On 01/12/2011 08:28 PM, Don wrote:
I think the only problem that we really have, is that "char[]",
"dchar[]" implies that code points is always the appropriate level of
abstraction.

I'd like to know when it happens that codepoint is the appropriate level of abstraction. * If pieces of text are not manipulated, meaning just used in the application, or just transferred via the application as is (from file / input / literal to any kind of output), then any kind of encoding just works. One can even concatenate, provided all pieces use the same encoding. --> _lower_ level than codepoint is OK. * But any of manipulation (indexing, slicing, compare, search, count, replace, not to speak about regex/parsing) requires operating at the _higher_ level of characters (in the common sense). Just like with historic character sets in which codes used to represent characters (not lower-level thingies as in UCS). Else, one reads, compares, changes meaningless bits of text.
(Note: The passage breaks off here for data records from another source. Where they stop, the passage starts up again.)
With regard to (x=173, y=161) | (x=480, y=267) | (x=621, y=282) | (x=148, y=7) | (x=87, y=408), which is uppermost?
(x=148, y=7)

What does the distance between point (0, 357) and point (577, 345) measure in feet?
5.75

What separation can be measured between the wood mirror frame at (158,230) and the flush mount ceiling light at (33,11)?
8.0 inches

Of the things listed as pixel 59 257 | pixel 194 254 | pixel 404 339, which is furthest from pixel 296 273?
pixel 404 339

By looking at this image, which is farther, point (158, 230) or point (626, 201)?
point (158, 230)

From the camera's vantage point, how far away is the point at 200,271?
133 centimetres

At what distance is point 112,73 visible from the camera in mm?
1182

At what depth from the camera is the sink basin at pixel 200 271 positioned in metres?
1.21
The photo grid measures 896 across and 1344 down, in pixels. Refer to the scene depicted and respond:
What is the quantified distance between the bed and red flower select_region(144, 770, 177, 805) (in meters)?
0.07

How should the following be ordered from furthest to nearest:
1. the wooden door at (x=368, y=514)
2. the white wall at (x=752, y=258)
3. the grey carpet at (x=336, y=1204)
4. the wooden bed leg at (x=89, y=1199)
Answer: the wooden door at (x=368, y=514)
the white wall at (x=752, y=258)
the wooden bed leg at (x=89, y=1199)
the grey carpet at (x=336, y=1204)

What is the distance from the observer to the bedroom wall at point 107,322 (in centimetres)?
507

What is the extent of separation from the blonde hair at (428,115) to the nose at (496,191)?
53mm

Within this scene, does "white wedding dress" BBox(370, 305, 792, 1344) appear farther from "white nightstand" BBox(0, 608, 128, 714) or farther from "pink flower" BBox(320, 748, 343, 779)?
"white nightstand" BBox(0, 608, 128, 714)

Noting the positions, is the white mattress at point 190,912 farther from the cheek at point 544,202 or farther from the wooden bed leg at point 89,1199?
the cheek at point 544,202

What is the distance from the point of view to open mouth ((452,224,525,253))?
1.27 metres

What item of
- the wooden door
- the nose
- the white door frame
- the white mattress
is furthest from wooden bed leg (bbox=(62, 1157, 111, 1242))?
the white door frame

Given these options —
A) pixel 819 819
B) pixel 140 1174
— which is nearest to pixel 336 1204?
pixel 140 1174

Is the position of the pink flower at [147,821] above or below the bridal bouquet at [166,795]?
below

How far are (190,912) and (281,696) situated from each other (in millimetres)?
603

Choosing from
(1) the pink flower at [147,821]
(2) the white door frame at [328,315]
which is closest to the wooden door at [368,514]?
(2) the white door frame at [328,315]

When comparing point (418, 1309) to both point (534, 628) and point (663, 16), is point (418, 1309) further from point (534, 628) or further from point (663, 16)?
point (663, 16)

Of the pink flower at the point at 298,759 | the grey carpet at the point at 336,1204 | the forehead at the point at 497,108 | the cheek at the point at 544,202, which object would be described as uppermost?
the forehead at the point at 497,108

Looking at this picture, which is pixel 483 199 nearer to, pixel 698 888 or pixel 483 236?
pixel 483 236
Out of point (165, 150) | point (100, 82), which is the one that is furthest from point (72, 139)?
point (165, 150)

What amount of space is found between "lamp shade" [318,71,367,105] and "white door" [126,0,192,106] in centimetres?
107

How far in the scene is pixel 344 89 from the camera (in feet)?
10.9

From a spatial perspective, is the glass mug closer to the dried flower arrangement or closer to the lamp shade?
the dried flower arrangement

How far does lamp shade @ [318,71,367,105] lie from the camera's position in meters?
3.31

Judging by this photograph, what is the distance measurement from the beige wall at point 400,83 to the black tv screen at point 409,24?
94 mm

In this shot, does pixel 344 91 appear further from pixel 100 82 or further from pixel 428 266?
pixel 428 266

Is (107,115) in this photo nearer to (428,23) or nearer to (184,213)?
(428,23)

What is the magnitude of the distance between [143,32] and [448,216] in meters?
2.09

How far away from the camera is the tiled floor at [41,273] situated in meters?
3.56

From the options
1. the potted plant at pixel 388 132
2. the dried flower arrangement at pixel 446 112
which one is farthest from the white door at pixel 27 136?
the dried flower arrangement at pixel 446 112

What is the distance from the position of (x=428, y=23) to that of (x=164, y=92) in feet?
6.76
As I see it now, we need 2 types:
* One plain string similar to good old ones (bytestring would do the job, since most unicode is utf8 encoded) for the first kind of use above. With optional validity check when it's supposed to be unicode text. * One hiher-level type abstracting from codepoint (not code unit) issues, restoring the necessary properties: (1) each character is one element in the sequence (2) each character is always represented the same way.